* Brief *
Retyping should cover only the lines from the one containing "What is the distance that" through the final line of the records, with pictures omitted.

* start Material for this task *

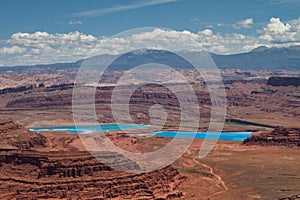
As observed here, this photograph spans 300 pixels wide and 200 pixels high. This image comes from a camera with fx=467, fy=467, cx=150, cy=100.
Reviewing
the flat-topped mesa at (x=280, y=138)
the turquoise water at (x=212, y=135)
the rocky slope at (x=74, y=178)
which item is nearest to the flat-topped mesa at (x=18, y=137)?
the rocky slope at (x=74, y=178)

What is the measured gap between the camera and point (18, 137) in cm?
12069

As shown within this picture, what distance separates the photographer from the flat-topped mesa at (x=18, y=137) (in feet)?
381

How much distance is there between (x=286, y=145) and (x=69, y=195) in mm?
86416

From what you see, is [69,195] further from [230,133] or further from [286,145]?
[230,133]

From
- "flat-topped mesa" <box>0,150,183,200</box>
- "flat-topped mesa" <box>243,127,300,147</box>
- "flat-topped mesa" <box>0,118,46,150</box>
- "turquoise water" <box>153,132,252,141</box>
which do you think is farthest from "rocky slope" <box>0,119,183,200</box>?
"turquoise water" <box>153,132,252,141</box>

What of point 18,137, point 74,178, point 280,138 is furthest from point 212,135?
point 74,178

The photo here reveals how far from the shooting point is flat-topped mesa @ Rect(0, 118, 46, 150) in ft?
381

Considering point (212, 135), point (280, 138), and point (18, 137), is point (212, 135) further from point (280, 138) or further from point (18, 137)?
point (18, 137)

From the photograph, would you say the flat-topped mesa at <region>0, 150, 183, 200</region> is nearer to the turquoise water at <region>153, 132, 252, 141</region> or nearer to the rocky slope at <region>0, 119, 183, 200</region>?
the rocky slope at <region>0, 119, 183, 200</region>

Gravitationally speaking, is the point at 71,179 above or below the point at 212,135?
below

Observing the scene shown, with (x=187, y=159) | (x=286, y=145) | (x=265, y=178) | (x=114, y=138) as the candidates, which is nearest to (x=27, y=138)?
(x=114, y=138)

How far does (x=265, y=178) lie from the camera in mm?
101625

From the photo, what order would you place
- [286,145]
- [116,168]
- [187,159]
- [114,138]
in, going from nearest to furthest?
1. [116,168]
2. [187,159]
3. [114,138]
4. [286,145]

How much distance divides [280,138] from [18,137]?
80.0 m
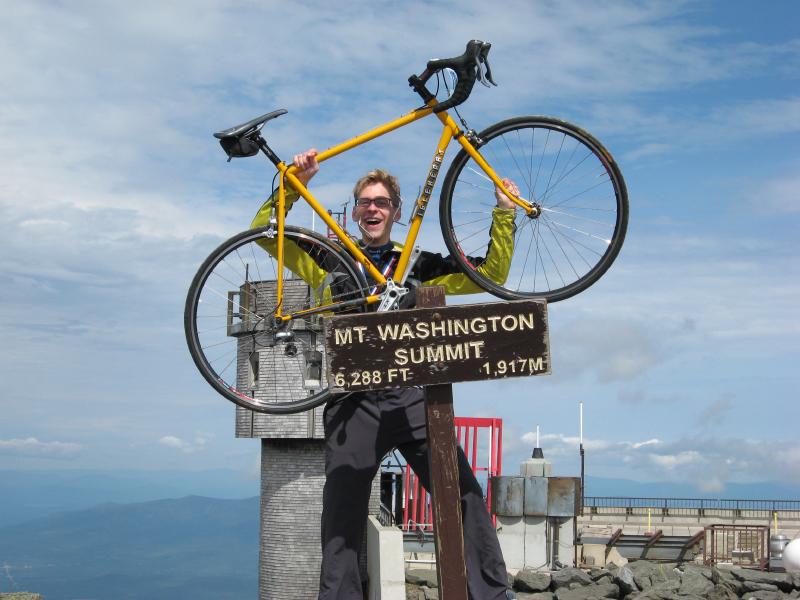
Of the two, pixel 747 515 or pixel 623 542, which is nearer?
pixel 623 542

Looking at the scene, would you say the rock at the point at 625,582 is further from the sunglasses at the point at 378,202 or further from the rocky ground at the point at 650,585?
the sunglasses at the point at 378,202

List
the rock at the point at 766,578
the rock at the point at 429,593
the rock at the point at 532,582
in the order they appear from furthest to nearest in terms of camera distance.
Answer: the rock at the point at 429,593
the rock at the point at 532,582
the rock at the point at 766,578

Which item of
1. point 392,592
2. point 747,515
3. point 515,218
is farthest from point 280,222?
point 747,515

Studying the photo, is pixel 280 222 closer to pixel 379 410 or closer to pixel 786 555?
pixel 379 410

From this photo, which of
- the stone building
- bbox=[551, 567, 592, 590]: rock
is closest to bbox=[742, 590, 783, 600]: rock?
bbox=[551, 567, 592, 590]: rock

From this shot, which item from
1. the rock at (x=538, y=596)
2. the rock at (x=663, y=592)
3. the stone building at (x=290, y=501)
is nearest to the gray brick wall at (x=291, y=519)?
the stone building at (x=290, y=501)

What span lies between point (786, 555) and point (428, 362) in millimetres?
14398

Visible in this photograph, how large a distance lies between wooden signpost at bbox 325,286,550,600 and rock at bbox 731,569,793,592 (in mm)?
12945

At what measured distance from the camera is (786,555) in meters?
17.6

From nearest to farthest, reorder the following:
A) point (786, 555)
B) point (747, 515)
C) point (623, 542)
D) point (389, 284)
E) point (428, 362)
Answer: point (428, 362) → point (389, 284) → point (786, 555) → point (623, 542) → point (747, 515)

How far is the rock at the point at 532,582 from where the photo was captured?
685 inches

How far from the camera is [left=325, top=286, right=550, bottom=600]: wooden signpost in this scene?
17.7 feet

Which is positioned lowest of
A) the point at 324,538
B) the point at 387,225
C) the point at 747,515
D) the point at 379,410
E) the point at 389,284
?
the point at 747,515

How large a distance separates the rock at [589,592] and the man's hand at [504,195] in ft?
36.4
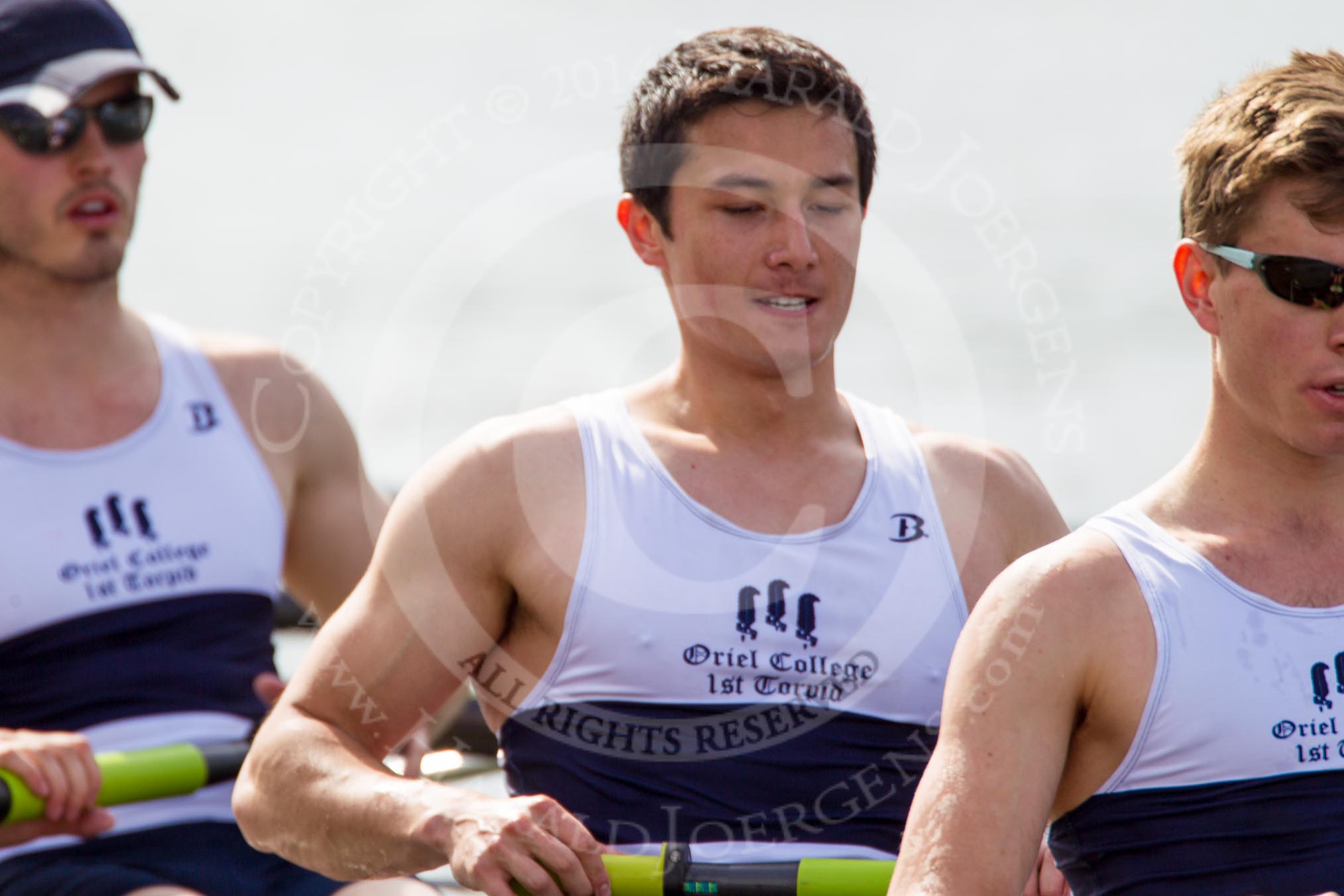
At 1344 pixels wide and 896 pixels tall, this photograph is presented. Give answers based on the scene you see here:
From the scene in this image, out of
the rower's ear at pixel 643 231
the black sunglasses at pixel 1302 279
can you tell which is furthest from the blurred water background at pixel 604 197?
the black sunglasses at pixel 1302 279

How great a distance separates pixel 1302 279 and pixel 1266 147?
0.18 metres

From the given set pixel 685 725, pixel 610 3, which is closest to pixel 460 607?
pixel 685 725

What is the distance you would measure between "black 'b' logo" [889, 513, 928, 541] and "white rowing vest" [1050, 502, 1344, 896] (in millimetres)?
614

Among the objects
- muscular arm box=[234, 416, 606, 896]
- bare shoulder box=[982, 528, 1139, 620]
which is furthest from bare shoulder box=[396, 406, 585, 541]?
bare shoulder box=[982, 528, 1139, 620]

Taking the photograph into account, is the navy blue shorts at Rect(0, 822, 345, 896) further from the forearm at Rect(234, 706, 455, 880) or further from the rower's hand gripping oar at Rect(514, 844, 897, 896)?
the rower's hand gripping oar at Rect(514, 844, 897, 896)

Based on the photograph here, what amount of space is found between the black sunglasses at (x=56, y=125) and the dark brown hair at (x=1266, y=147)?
1.96 metres

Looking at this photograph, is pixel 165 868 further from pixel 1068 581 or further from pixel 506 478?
pixel 1068 581

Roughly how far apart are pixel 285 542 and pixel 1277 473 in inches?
76.2

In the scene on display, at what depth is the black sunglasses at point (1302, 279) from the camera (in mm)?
1984

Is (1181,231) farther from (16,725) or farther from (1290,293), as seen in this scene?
(16,725)

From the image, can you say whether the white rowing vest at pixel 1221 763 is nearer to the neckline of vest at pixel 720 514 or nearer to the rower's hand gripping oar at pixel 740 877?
the rower's hand gripping oar at pixel 740 877

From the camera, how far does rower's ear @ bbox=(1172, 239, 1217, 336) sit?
6.92 feet

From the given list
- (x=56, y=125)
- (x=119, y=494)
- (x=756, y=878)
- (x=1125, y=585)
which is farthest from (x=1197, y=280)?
(x=56, y=125)

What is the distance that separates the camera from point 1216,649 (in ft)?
6.55
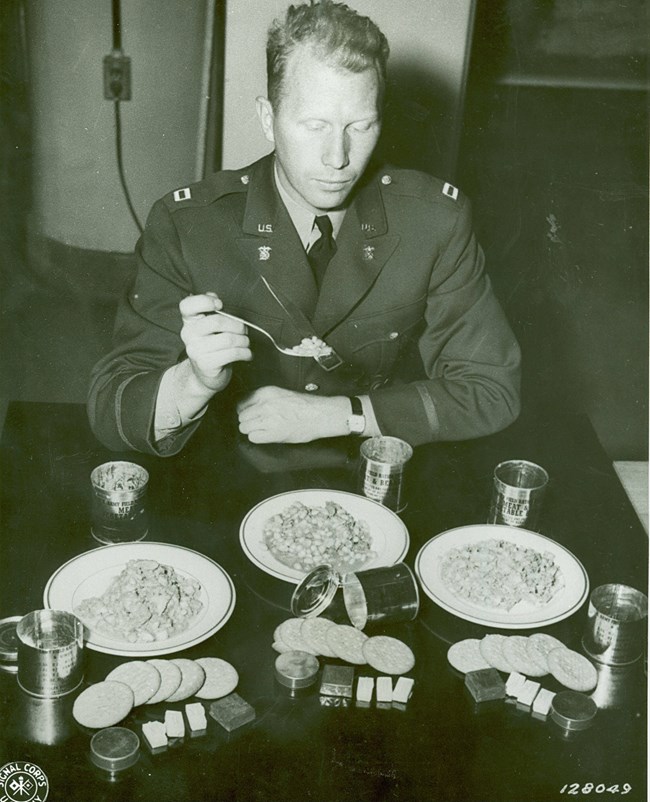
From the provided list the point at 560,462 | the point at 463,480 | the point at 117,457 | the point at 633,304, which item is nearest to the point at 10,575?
the point at 117,457

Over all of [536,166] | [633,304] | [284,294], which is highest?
[536,166]

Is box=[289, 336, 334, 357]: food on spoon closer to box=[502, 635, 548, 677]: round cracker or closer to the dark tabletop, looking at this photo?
the dark tabletop

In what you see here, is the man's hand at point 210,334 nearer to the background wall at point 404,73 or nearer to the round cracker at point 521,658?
the round cracker at point 521,658

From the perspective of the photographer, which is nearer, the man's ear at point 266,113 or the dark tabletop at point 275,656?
the dark tabletop at point 275,656

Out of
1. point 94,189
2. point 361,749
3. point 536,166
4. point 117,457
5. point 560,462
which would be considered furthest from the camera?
point 536,166

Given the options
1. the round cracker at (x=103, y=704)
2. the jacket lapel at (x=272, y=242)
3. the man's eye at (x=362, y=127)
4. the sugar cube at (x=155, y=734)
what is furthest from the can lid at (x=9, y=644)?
the man's eye at (x=362, y=127)

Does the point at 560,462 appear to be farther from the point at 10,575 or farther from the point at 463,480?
the point at 10,575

* end Material for this task *

* Answer to the problem *
What is the distance that separates the camera from point 1216,649 (in ft)?
6.55
From the provided list the point at 560,462 | the point at 463,480 | the point at 117,457 | the point at 633,304, which item is nearest to the point at 10,575?
the point at 117,457

Over all of [536,166] | [633,304] | [284,294], which is highest?
[536,166]

Is box=[289, 336, 334, 357]: food on spoon closer to box=[502, 635, 548, 677]: round cracker or closer to the dark tabletop, looking at this photo?
the dark tabletop

In what you see here, is the man's hand at point 210,334 nearer to the background wall at point 404,73 or nearer to the round cracker at point 521,658?
the round cracker at point 521,658

From the perspective of the photographer, which is nearer, the man's ear at point 266,113 or the dark tabletop at point 275,656?
the dark tabletop at point 275,656

Out of
1. point 94,189
2. point 361,749
3. point 536,166
4. point 117,457
5. point 560,462
which would be considered furthest from the camera?
point 536,166

Given the options
1. the round cracker at (x=103, y=704)
2. the jacket lapel at (x=272, y=242)
3. the man's eye at (x=362, y=127)
4. the sugar cube at (x=155, y=734)
what is furthest from the can lid at (x=9, y=644)?
the man's eye at (x=362, y=127)

Does the point at 560,462 appear to be farther from the point at 10,575 or farther from the point at 463,480?
the point at 10,575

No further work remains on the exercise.